Dinner time. The word that has most parents reaching for a glass of wine. The time of day that quite often makes our heart rate increase, our blood pressure rise, and has us fighting an uphill battle.
Or is that just me?
And of course, this all coincides with the witching hour or arsenic hour, depending on your preference of name for this dreaded time of day.
It’s that time when parents are getting home from work, kids are tired and hungry and you’re trying to salvage the situation so it doesn’t escalate to tears. From anyone.
Most parents I’ve spoken to about dinner time, hate it. They dread it too. Particularly those who work.
They rush in the door, frazzled from a day of meetings and deadlines, only to realise they forgot to take meat out to defrost earlier. It then becomes a matter of how quickly can you pull a meal together that everyone or at least most of the family will eat.
But even if you’re a stay at home parent, you are still more than likely to experience the battle of dinner time. Just because you haven’t rushed in the door at 6pm, doesn’t mean you’re immune to this dreaded time of day.
If you have been organised and had meat defrosted, or had a meal half prepared (I love having portions of bolognese sauce in the freezer I can just heat up and serve with fresh cooked pasta), you still haven’t won.
If you have a toddler or preschool aged child, you will more than likely get tears about serving the meal on the wrong colour plate.
Or your children will decide that even though they have previously loved this meal, they no longer like it. And refuse to eat it. Or they tell you peas now apparently taste worse than worms.
Or one child doesn’t like the way their sibling is looking at them and want you to make them stop.
You just want to get everyone fed, bathed and ready for that much nicer time of day – stories and cuddles before bed.
I’m not sure about you, but we experience battles at dinner time most nights. We’ve tried every approach we can think of.
The “throw stuff and see what sticks” approach, when you serve up a selection of different foods and see what they will eat.
Cooking separate meals for kids.
Serving them the same meal as us.
Feeding them earlier.
Hiding vegetables. They’re happy to eat the meal as they can’t see any vegetables, and you’re happy, as you know they’re eating vegetables. The trick with this one is to make sure you don’t smile too much when they’re eating the food, or they get suspicious and catch on to what you’re doing.
Each night is different. Each child is different.
I think the main thing as a parent, is to realise that if you have battles at dinner time, you’re not alone. We all go through it. Some of us only for a while, others for years.

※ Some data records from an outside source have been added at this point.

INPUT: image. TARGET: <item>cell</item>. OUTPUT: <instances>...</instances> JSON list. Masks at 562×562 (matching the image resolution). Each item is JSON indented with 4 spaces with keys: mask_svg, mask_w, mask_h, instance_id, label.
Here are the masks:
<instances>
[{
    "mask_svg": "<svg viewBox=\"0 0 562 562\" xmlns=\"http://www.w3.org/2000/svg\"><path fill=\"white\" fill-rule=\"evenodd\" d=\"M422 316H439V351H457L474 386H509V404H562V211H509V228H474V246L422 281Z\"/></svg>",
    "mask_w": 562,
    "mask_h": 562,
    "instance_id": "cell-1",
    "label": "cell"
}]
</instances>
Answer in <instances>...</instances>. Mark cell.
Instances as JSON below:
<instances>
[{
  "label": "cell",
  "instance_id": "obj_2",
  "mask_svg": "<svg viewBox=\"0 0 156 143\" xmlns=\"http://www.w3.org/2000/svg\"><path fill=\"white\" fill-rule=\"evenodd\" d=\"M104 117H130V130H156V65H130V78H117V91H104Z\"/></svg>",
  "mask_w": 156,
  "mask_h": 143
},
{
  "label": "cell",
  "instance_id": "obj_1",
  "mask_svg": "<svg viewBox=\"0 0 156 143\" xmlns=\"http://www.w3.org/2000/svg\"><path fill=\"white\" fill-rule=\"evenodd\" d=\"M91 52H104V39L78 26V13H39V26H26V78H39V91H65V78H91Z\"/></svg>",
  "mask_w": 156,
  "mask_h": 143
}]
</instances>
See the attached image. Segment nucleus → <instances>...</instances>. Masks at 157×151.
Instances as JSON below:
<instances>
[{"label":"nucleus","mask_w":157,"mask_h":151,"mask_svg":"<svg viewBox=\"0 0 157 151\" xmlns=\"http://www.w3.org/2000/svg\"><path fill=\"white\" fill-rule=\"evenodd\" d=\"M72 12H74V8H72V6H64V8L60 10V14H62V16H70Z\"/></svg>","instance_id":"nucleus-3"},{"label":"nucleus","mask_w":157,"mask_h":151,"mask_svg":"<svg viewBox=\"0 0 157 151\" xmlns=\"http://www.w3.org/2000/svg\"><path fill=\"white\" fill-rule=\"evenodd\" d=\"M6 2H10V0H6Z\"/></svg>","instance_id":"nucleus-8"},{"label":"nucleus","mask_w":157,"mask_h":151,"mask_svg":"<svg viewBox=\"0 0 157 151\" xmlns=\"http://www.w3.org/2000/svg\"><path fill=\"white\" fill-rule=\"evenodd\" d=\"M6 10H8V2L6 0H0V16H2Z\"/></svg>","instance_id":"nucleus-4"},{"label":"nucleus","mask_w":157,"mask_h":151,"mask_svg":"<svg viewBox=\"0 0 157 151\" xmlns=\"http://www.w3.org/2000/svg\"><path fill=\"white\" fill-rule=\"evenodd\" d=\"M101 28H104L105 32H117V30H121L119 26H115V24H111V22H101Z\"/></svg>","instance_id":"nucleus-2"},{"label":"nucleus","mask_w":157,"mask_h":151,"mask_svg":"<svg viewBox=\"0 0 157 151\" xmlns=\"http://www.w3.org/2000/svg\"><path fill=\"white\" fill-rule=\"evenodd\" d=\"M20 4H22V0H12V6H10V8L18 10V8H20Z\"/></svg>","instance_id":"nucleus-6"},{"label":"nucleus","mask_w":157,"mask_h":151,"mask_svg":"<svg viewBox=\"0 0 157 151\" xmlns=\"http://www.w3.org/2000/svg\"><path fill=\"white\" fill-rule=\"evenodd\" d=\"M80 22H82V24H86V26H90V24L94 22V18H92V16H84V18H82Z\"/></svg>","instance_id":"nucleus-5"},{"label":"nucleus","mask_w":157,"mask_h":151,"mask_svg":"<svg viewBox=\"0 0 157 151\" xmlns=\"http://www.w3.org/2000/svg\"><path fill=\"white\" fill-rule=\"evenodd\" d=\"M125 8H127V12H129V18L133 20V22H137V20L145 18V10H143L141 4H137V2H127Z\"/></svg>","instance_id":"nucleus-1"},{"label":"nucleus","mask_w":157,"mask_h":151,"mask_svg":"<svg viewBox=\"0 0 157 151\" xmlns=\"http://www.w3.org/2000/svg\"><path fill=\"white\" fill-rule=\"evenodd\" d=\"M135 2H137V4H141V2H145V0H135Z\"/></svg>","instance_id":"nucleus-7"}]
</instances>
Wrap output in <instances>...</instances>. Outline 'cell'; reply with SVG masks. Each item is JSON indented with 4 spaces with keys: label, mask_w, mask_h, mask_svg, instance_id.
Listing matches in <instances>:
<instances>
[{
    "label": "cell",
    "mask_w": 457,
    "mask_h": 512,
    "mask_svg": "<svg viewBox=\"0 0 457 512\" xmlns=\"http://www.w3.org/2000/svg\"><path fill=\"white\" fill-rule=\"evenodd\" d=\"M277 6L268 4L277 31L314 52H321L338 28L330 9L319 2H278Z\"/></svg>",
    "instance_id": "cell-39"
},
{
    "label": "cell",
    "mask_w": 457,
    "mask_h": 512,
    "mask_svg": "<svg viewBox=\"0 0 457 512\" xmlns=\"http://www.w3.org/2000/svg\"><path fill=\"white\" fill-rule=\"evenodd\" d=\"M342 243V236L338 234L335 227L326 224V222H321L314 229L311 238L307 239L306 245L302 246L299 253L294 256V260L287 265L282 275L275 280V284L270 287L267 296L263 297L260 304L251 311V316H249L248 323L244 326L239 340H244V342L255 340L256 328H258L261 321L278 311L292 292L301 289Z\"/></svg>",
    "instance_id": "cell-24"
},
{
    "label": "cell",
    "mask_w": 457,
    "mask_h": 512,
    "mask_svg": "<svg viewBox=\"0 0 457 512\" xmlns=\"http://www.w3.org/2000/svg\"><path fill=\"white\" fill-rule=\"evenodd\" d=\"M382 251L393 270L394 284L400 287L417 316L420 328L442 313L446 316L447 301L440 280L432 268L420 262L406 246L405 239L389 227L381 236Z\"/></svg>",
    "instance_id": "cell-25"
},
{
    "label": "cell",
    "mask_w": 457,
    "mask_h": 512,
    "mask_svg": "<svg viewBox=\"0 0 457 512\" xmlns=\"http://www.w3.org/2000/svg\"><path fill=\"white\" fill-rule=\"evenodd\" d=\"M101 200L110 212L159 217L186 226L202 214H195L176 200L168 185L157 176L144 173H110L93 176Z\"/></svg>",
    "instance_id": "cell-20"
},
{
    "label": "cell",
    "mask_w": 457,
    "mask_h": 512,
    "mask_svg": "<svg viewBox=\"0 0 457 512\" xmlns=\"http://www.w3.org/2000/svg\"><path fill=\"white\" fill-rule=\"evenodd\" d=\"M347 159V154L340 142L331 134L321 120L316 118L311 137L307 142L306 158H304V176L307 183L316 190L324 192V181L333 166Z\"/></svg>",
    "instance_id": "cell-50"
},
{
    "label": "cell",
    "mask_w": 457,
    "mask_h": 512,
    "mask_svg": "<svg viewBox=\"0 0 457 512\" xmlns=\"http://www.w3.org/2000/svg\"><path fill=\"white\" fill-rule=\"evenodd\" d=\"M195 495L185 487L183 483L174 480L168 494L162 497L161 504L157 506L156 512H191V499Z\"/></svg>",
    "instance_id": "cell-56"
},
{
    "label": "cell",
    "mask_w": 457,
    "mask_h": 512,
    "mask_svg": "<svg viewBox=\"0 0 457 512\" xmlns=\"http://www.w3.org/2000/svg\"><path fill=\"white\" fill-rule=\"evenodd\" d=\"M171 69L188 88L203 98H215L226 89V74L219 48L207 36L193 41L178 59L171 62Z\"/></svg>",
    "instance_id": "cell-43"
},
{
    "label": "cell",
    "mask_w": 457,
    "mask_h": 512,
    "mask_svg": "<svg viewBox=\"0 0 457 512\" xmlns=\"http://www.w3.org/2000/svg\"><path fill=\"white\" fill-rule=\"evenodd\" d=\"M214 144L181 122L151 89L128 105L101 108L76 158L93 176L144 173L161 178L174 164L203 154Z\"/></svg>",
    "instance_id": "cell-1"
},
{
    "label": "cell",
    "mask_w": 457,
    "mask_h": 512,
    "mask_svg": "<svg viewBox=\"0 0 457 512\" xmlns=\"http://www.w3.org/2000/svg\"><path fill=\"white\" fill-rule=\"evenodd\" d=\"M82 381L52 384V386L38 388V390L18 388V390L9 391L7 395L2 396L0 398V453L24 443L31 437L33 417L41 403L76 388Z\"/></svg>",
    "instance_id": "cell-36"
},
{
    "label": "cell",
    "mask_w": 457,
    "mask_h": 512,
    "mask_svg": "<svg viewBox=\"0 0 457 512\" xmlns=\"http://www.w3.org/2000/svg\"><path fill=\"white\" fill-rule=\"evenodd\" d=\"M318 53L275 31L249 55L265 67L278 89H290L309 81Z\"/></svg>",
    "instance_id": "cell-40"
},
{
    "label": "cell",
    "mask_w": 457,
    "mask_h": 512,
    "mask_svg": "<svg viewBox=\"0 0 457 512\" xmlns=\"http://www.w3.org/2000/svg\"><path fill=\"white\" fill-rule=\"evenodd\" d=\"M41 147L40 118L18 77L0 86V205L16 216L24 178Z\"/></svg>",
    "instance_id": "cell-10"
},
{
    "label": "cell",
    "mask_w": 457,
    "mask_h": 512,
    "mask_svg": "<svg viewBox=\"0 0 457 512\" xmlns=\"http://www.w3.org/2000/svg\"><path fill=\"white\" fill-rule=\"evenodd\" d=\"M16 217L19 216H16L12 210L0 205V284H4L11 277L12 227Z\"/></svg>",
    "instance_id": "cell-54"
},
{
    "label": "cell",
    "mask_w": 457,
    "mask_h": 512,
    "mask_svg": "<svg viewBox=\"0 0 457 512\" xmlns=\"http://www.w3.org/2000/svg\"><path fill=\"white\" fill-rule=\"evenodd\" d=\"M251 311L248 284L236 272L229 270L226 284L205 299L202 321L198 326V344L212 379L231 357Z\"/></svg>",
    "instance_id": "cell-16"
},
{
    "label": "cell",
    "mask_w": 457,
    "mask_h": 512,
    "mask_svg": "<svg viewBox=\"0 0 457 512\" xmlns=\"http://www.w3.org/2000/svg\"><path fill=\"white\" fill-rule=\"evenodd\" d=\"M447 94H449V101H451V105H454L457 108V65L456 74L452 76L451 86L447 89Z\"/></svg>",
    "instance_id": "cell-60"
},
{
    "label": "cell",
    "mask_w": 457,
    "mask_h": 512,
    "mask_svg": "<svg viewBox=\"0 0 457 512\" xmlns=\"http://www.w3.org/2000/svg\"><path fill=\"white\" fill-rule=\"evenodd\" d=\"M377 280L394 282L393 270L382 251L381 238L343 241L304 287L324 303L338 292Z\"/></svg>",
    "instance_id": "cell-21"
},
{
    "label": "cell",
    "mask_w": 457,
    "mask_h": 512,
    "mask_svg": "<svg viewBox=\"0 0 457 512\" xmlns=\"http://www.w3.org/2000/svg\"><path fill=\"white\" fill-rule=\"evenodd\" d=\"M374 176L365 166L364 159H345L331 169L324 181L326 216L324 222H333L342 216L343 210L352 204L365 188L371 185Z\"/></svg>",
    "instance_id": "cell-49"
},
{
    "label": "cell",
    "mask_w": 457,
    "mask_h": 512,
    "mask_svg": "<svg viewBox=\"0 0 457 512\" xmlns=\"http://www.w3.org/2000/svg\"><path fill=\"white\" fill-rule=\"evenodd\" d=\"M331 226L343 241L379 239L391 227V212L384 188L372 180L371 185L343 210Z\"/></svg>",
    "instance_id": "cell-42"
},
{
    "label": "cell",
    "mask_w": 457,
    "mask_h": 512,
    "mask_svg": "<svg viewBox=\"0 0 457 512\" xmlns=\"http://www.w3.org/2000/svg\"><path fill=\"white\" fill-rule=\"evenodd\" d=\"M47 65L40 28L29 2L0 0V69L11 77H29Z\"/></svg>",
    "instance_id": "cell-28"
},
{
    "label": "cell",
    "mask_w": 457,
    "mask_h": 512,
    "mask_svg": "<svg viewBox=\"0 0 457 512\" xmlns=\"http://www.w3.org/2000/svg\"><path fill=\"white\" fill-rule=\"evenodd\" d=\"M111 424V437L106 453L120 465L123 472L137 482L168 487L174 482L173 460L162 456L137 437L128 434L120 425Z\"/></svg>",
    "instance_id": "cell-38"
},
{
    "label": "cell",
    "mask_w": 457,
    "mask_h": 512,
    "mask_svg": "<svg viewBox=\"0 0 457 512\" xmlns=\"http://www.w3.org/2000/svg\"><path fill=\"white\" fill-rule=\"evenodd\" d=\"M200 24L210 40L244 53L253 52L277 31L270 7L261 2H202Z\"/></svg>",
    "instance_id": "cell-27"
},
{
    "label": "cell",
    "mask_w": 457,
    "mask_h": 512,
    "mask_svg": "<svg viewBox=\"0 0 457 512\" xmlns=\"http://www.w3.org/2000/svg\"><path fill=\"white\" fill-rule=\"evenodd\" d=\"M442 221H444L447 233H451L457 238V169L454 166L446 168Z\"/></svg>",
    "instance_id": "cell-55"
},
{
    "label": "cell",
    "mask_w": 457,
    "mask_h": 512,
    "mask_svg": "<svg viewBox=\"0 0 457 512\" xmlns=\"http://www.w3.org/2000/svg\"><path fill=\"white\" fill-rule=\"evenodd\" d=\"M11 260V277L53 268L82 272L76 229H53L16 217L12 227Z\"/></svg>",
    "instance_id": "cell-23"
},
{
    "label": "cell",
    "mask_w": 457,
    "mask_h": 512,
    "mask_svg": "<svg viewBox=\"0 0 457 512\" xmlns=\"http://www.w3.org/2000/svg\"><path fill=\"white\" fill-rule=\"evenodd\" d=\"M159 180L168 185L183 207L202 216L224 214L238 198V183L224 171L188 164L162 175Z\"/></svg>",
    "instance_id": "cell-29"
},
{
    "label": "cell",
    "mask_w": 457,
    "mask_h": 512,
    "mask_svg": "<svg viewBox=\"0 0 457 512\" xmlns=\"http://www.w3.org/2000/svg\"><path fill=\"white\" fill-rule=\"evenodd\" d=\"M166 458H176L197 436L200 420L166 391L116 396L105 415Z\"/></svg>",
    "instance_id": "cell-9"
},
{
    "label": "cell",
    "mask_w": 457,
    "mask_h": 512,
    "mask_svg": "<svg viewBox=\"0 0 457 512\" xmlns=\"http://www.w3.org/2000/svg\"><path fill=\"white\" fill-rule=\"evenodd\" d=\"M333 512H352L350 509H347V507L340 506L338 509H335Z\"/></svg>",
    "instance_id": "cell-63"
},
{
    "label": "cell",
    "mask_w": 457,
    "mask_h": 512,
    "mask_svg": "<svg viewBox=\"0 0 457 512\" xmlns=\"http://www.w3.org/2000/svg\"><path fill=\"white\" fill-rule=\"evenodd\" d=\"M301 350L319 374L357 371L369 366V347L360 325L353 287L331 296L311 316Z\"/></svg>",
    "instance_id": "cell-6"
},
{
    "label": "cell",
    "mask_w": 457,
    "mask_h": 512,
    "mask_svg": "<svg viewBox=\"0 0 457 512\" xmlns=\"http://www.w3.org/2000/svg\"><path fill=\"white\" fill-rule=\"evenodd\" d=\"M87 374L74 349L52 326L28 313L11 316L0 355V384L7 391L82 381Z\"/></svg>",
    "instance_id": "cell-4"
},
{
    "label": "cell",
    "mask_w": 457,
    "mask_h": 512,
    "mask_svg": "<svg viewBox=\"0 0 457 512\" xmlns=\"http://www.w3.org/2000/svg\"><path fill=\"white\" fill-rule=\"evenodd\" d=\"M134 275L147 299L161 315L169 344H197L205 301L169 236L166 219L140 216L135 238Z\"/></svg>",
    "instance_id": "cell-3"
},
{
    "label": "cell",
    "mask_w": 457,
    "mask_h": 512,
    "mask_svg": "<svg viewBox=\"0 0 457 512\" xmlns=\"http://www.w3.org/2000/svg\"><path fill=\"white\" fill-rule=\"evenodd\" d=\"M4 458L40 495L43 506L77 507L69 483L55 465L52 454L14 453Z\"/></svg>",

We just have to do the best we can, and not get too stressed about it. Enjoy a glass of wine. Know that if they are really hungry, they will eat dinner. Our eldest has decided to not eat his dinner many times, so he has gone to bed hungry. I try to not get worked up about it. He eats enough at other times. He isn’t the only child ever to do this.
Persevere in serving different foods. Experts say that most children need to be served a food at least ten times before they will happily eat it. Try to make dinner time more about just being able to sit down together, rather than getting everyone to eat everything on their plate. That takes some of the pressure off.
I take comfort in the fact that I know by the time my boys are teenagers, they will be eating us out of house and home. Surely by then they would have grown out of this fussy eater stage.
Do you dread dinner time too? What tips and tricks can you share to help others get through dinner time?